§ **Task goal**: Pick out every line below that contains the word "image" and copy each one in full. Case counts.

§ **Input for this task**:
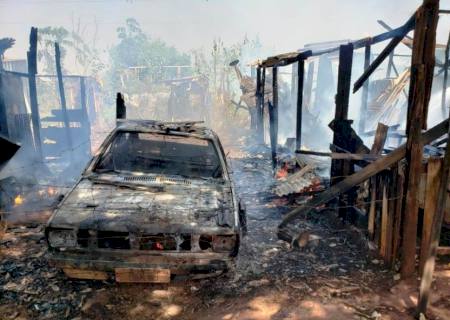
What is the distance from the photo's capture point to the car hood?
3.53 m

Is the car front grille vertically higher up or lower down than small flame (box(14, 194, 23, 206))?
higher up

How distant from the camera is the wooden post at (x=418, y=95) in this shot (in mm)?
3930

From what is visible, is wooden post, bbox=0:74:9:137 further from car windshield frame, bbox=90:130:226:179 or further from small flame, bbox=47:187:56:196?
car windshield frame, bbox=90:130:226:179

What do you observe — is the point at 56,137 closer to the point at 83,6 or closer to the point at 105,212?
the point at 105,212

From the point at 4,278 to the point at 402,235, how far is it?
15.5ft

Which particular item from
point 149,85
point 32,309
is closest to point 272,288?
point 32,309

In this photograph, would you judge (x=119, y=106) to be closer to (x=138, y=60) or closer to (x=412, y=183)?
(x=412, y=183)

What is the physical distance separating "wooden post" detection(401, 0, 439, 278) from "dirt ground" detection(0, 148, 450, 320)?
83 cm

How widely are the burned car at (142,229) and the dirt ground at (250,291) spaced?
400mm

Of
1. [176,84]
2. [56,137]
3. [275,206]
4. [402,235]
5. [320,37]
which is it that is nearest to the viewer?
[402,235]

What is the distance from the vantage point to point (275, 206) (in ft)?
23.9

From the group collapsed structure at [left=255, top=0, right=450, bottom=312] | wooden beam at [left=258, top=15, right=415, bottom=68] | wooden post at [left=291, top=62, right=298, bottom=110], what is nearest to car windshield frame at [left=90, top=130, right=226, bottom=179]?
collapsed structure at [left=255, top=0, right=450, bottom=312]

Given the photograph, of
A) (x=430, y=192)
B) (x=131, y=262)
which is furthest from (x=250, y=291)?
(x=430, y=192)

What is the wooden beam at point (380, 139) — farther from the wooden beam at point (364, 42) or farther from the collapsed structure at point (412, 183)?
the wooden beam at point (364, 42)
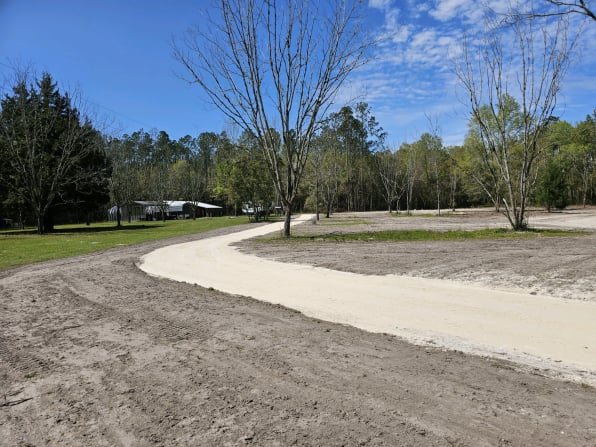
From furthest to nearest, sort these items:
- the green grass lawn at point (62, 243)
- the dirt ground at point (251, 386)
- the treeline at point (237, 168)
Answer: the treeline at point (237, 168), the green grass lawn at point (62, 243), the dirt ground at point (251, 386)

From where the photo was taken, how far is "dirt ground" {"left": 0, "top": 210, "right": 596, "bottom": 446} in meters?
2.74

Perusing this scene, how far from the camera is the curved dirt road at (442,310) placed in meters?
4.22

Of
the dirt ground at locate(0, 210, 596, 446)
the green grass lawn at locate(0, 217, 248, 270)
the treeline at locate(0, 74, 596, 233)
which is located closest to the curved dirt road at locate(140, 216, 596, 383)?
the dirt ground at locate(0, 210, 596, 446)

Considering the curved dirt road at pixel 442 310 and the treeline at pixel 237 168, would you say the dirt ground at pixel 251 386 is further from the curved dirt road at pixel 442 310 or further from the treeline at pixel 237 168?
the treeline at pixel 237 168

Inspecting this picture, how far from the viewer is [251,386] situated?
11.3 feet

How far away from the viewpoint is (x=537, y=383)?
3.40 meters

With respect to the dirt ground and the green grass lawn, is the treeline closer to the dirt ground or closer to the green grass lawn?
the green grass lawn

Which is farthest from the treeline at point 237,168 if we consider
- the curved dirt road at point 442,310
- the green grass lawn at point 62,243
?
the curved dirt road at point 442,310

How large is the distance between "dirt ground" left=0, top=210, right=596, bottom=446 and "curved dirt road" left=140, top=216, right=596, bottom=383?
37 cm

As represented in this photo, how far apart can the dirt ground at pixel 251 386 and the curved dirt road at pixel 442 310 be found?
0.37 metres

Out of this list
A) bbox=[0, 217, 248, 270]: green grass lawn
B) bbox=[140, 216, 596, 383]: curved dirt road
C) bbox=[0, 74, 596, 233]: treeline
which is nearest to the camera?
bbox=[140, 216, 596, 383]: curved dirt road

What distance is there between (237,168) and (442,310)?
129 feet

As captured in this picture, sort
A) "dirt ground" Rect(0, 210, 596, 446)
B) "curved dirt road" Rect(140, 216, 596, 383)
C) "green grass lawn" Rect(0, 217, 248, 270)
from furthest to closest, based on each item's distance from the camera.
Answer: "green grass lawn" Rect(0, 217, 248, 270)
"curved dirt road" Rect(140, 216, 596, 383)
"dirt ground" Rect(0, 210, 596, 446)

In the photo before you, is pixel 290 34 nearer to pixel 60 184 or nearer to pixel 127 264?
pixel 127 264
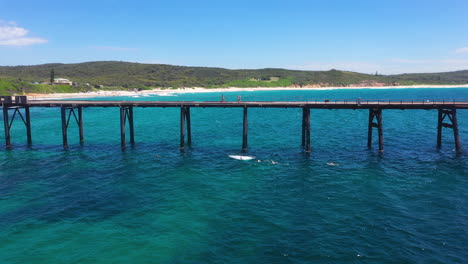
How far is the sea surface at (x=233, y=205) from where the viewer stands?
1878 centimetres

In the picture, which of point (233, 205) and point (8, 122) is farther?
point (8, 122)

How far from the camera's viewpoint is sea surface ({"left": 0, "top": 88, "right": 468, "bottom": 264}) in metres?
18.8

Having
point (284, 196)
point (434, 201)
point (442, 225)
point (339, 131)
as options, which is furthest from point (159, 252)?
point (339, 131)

---

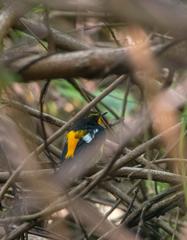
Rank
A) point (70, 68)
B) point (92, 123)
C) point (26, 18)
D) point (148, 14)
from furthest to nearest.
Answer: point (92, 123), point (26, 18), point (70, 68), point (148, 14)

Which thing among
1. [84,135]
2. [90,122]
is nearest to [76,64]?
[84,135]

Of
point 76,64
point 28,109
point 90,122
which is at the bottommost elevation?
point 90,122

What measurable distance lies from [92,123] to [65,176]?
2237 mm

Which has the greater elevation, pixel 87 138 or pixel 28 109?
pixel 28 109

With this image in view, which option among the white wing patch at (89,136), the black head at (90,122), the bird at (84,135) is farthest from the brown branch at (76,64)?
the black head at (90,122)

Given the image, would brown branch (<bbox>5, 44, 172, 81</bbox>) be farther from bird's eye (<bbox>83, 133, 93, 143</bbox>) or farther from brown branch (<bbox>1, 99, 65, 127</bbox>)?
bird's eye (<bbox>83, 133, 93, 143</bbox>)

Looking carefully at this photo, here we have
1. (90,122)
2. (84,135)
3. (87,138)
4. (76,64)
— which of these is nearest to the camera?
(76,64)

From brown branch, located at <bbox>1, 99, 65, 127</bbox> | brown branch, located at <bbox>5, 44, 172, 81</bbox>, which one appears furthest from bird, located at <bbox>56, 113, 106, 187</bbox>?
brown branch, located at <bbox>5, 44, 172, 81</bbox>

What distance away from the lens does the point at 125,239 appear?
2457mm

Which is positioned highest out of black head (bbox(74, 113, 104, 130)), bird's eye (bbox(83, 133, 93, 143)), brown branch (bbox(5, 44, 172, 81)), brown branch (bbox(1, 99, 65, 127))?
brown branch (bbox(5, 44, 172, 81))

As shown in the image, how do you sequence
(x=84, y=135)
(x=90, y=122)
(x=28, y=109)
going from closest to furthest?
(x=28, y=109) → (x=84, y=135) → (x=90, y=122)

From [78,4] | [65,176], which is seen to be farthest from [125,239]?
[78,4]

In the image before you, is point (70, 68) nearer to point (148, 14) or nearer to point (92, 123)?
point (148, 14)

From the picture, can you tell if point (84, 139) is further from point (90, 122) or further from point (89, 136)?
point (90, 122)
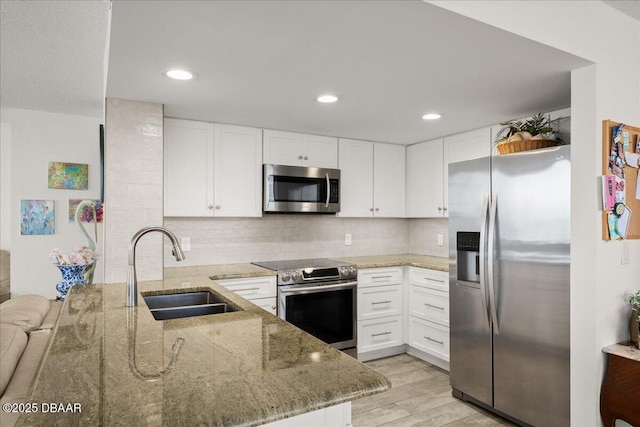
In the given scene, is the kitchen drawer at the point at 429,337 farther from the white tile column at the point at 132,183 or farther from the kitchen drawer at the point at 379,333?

* * *

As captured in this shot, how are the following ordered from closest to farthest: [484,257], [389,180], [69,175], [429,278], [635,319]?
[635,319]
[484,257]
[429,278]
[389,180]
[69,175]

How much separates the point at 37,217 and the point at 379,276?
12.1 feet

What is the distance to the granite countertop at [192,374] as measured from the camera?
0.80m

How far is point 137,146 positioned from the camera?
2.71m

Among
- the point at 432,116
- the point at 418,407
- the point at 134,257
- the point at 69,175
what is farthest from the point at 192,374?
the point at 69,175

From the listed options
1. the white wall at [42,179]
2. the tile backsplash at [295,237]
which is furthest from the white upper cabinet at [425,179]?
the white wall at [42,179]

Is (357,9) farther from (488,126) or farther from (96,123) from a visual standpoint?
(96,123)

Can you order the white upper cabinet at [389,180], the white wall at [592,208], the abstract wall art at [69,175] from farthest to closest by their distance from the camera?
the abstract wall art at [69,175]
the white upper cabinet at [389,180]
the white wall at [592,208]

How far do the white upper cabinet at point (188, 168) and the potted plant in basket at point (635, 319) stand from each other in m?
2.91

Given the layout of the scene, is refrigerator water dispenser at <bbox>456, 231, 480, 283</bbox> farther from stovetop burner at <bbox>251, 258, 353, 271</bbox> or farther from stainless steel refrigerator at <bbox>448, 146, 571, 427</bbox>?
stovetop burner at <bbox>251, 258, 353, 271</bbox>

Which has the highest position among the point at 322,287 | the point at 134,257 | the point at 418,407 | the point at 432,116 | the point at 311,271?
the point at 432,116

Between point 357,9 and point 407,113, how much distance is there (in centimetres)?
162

§ **The response**:
With this image in view, which option among the white wing patch at (89,136), the black head at (90,122), the bird at (84,135) is farthest from the brown branch at (76,64)?
Given the image, would brown branch (<bbox>5, 44, 172, 81</bbox>) be farther from bird's eye (<bbox>83, 133, 93, 143</bbox>) or farther from brown branch (<bbox>1, 99, 65, 127</bbox>)?
As shown in the image, how do you sequence
In the image before you, is point (70, 68) nearer to point (148, 14) or nearer to point (92, 123)?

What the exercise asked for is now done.